* **WHAT YOU ARE ASKED TO DO**
Start at the first line of the material below and retype each line through the one containing "Dovè la casa", exactly.

* **DATASET ENTRIES**
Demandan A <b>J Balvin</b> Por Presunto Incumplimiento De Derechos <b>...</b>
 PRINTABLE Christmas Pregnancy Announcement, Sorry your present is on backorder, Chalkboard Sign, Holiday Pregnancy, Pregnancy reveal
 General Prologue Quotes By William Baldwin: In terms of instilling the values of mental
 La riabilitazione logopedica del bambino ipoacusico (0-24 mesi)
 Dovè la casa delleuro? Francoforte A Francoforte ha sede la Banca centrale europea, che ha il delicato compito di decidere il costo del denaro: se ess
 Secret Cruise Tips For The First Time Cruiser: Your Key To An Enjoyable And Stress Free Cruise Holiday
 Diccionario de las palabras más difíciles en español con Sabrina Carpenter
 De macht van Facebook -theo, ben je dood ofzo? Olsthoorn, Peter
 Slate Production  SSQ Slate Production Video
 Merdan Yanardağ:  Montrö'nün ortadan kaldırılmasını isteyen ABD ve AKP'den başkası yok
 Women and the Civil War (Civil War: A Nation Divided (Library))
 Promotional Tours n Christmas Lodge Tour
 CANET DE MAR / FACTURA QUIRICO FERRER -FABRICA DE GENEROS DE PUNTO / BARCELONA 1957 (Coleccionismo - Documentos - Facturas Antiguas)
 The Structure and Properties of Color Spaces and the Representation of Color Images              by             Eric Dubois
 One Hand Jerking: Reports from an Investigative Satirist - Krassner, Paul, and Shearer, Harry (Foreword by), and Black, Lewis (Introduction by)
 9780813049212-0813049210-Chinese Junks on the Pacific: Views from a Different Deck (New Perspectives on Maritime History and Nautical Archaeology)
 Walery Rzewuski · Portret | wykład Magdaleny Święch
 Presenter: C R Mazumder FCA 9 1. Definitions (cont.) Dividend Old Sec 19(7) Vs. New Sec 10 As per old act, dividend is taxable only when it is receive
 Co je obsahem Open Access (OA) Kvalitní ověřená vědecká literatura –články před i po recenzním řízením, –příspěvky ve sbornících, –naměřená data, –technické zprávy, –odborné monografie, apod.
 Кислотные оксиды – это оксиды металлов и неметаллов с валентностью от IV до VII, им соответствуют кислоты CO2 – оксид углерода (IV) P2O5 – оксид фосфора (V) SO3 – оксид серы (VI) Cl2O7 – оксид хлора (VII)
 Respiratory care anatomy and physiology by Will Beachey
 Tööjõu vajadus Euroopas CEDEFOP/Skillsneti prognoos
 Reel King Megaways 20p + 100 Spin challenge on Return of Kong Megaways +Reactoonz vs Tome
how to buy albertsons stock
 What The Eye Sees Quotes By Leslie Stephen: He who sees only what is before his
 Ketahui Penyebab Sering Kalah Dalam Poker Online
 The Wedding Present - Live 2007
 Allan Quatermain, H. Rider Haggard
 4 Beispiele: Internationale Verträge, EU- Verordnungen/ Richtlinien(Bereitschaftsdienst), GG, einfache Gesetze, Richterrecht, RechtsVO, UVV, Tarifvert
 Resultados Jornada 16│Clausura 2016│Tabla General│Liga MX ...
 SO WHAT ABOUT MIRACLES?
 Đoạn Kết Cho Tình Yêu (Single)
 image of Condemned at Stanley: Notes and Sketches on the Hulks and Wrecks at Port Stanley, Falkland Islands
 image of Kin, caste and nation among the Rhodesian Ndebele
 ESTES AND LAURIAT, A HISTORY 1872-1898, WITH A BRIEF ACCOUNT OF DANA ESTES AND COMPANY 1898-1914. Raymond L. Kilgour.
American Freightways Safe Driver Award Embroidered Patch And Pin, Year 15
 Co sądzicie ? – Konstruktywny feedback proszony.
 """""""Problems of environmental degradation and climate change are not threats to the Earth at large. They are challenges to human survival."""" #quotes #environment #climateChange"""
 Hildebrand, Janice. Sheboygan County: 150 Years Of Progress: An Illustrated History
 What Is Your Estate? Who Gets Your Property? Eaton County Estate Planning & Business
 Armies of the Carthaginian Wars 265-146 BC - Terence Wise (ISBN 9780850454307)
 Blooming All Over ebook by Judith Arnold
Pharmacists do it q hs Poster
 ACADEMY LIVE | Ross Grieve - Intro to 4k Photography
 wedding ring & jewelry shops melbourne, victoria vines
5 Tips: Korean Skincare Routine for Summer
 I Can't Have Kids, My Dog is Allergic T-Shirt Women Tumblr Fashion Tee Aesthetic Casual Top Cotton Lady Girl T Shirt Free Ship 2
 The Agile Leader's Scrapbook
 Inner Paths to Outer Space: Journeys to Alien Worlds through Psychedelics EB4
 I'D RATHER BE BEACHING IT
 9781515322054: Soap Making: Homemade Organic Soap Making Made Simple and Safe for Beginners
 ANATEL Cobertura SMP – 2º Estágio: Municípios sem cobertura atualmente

* **RESULT**
Demandan A <b>J Balvin</b> Por Presunto Incumplimiento De Derechos <b>...</b>
 PRINTABLE Christmas Pregnancy Announcement, Sorry your present is on backorder, Chalkboard Sign, Holiday Pregnancy, Pregnancy reveal
 General Prologue Quotes By William Baldwin: In terms of instilling the values of mental
 La riabilitazione logopedica del bambino ipoacusico (0-24 mesi)
 Dovè la casa delleuro? Francoforte A Francoforte ha sede la Banca centrale europea, che ha il delicato compito di decidere il costo del denaro: se ess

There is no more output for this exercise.